India is a linguistically diverse country with a large flow of internal migrants. This article demonstrates that the greater the “linguistic distance” between a woman’s native language and the dominant language of the district in which she resides, the worse are her health outcomes. Further, linguistic distance also has a negative impact on access to healthcare services for children.
Language plays a foundational role in shaping social interactions and enabling access to economic opportunities through education, employment, and access to public services. However, languages differ widely in terms of structure and composition, even within the same geographic areas, and these differences can create barriers to communication and integration. These barriers are significant for migrants, in particular, as their native language often varies from the dominant language of the place in which they reside.
The potential returns to an investment in learning a new language are high (Chiswick 2008, Ginsburgh and Weber 2020). However, learning a new language is also costly, and the cost of acquiring a new language for an individual depends, in part, on how linguistically distinct the new language is from an individual’s native tongue, that is, how big the language barrier is. For migrants, the more distinct their native tongue is from the dominant language of the region in which they reside, the greater the costs they face in achieving socioeconomic integration.

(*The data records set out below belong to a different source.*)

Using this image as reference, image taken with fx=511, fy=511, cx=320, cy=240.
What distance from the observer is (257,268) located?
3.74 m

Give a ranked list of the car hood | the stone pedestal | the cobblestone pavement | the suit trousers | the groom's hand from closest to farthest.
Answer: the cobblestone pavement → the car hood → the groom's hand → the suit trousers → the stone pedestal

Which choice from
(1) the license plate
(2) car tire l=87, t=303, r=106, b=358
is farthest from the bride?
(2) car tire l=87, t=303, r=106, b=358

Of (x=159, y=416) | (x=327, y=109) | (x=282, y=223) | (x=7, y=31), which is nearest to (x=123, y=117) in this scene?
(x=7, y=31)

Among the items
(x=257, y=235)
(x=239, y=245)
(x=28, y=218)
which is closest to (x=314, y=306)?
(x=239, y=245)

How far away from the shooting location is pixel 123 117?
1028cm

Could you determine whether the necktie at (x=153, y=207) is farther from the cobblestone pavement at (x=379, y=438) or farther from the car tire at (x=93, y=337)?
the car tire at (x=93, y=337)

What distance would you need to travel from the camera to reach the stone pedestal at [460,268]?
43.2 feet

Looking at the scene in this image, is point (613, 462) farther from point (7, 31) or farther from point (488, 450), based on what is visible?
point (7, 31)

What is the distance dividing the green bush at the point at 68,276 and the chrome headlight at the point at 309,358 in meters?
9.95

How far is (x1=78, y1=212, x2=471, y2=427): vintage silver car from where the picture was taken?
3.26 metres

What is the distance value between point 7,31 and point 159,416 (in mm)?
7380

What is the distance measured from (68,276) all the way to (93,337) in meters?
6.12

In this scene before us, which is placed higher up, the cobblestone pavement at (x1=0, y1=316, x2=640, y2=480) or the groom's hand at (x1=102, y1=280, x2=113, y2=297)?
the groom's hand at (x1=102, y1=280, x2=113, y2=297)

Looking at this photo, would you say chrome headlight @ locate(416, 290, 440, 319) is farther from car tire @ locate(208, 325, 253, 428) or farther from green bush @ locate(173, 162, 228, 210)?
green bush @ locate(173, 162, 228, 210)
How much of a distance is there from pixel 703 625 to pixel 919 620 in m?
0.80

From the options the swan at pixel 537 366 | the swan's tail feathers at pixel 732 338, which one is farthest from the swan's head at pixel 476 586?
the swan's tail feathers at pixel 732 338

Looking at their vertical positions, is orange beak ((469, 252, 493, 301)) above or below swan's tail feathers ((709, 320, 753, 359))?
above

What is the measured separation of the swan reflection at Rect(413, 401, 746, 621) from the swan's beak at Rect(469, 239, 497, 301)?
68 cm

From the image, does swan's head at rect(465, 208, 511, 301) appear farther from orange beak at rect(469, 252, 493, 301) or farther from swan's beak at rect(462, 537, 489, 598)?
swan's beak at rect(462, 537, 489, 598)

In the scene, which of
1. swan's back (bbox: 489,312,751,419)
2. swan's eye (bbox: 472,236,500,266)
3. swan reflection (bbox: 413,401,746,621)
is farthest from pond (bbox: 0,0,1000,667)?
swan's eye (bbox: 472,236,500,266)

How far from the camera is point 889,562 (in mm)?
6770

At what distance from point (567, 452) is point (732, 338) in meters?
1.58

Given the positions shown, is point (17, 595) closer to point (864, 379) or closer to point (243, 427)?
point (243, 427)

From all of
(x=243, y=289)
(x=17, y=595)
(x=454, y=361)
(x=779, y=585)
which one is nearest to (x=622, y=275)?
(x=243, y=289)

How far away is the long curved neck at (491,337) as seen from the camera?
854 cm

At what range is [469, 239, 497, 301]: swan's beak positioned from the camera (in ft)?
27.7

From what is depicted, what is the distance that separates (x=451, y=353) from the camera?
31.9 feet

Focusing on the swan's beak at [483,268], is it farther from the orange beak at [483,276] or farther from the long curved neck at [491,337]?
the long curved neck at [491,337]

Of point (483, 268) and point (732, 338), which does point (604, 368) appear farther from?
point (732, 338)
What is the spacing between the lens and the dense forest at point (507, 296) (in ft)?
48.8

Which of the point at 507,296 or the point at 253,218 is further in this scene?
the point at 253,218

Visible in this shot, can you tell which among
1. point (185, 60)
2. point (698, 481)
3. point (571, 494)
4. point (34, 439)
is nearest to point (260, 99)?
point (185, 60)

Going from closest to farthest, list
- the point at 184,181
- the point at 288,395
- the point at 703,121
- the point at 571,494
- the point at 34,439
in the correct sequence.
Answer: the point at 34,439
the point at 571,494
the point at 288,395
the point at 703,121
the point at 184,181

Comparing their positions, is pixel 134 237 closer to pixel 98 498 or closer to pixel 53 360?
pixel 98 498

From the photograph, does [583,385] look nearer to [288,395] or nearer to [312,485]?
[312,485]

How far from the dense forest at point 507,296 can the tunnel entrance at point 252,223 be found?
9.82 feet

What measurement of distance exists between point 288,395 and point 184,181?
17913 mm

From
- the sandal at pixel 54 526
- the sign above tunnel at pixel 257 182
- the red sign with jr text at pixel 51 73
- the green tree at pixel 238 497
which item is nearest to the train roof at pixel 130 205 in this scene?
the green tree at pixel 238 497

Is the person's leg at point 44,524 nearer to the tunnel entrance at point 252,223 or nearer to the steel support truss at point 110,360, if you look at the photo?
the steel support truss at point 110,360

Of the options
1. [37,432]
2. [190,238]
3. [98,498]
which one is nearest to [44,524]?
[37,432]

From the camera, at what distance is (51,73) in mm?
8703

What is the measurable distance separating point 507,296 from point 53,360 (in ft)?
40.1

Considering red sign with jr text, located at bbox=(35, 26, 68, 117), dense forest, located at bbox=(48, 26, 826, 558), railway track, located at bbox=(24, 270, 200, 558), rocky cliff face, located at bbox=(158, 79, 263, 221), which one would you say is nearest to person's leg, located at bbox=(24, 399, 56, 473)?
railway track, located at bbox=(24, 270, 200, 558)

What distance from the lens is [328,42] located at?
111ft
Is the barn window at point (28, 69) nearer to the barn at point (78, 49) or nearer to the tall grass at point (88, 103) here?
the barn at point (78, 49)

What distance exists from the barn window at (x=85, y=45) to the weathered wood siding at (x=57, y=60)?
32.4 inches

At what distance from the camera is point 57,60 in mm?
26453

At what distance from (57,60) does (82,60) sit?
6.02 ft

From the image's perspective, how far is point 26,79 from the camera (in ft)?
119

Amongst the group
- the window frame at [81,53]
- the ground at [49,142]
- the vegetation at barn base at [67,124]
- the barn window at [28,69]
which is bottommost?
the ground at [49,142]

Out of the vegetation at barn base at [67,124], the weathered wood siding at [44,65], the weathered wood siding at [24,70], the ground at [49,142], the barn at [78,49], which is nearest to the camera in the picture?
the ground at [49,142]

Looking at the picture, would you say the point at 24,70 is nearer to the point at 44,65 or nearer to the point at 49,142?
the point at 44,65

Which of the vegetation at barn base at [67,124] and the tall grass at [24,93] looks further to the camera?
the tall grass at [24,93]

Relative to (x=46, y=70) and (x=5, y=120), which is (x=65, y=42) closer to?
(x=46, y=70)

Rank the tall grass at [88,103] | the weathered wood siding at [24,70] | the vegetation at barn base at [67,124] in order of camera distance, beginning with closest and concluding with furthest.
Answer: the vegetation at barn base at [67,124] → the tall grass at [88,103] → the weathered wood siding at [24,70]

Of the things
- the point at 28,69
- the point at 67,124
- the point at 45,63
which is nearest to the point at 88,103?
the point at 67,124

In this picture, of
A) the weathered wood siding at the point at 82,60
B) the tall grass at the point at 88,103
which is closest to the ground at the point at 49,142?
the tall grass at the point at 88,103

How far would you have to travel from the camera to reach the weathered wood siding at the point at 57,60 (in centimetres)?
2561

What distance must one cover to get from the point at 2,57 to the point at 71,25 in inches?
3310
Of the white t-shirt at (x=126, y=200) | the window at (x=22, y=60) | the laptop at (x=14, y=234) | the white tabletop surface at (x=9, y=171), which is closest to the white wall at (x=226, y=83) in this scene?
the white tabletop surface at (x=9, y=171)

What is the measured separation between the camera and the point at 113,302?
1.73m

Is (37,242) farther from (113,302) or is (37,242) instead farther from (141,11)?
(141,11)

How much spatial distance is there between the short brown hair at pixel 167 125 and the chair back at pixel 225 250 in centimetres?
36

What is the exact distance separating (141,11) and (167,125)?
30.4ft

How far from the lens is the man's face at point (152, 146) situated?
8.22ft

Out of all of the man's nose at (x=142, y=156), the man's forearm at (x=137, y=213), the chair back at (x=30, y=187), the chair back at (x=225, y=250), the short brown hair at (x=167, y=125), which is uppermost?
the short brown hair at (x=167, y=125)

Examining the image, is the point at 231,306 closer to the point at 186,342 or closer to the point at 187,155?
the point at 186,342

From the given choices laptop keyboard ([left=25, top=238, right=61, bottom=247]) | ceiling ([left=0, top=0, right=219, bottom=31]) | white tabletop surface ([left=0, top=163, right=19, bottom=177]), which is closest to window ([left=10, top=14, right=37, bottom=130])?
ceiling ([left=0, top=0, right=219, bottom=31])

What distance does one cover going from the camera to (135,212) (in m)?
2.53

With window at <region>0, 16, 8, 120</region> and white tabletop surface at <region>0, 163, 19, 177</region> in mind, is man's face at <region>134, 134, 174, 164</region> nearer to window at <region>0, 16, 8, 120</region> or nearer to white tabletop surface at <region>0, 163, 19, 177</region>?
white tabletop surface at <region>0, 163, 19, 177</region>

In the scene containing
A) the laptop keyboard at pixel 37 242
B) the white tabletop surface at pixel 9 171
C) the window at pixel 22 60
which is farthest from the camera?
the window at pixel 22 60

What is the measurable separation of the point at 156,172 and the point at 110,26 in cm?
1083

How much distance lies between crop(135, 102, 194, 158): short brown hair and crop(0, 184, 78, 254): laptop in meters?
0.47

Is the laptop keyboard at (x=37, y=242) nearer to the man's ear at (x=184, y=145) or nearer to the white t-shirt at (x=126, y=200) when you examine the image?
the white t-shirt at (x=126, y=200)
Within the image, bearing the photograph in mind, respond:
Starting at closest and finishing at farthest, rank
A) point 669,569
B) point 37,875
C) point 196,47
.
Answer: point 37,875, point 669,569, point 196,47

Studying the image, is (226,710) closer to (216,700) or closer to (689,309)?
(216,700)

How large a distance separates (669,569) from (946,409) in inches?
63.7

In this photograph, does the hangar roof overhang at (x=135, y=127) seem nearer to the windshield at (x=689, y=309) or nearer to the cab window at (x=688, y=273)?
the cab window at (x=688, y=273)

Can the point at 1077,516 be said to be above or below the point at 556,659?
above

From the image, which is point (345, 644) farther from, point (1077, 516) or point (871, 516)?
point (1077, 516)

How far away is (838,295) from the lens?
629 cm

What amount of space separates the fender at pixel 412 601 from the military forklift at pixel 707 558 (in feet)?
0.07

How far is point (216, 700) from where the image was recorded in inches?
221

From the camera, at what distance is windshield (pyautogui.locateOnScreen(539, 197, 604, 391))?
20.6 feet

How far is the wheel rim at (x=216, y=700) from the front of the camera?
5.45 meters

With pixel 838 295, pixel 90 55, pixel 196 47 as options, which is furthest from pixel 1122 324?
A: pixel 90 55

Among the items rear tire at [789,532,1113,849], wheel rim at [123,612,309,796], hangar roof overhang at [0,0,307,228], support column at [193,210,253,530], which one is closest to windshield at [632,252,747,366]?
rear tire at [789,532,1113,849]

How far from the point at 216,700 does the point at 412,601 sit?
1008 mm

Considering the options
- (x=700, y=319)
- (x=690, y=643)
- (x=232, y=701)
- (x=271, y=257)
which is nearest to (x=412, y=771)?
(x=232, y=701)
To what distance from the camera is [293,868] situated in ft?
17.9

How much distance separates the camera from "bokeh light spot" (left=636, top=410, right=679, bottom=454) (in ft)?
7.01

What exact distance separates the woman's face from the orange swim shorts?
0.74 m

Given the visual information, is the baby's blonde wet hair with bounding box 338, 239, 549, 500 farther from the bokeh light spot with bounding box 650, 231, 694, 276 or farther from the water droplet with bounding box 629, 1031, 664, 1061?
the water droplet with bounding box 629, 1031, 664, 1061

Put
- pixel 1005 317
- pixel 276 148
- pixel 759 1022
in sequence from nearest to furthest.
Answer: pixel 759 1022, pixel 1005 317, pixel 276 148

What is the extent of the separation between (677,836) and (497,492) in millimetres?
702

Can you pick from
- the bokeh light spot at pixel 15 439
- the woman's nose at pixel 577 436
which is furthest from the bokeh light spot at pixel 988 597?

India has significant linguistic diversity with 22 official languages and thousands of dialects. Proficiency in the local dominant language enables people to get access to education, healthcare and the labour market (Laitin and Ramachandran 2016). At the same time, there are a large number of internal migrants (temporary and seasonal) within the country. Census data from 2011 indicates that the number of rural-urban migrants is 51 million. Given this extent of linguistic diversity, it is likely that a migrant’s mother tongue is different from the dominant language of the region, imposing costs on migrants in terms of human capital outcomes.
In our study (Jayakumar and Sharma 2025), we examine the consequences of linguistic barriers on access to healthcare and, consequently, on health outcomes. In particular, we estimate the effect of the increase in the cost of acquiring a local dominant language on observed health outcomes and health-seeking behaviour. To quantify the costs of acquiring a language, we use a measure of linguistic distance (LD) developed by Fearon (2003).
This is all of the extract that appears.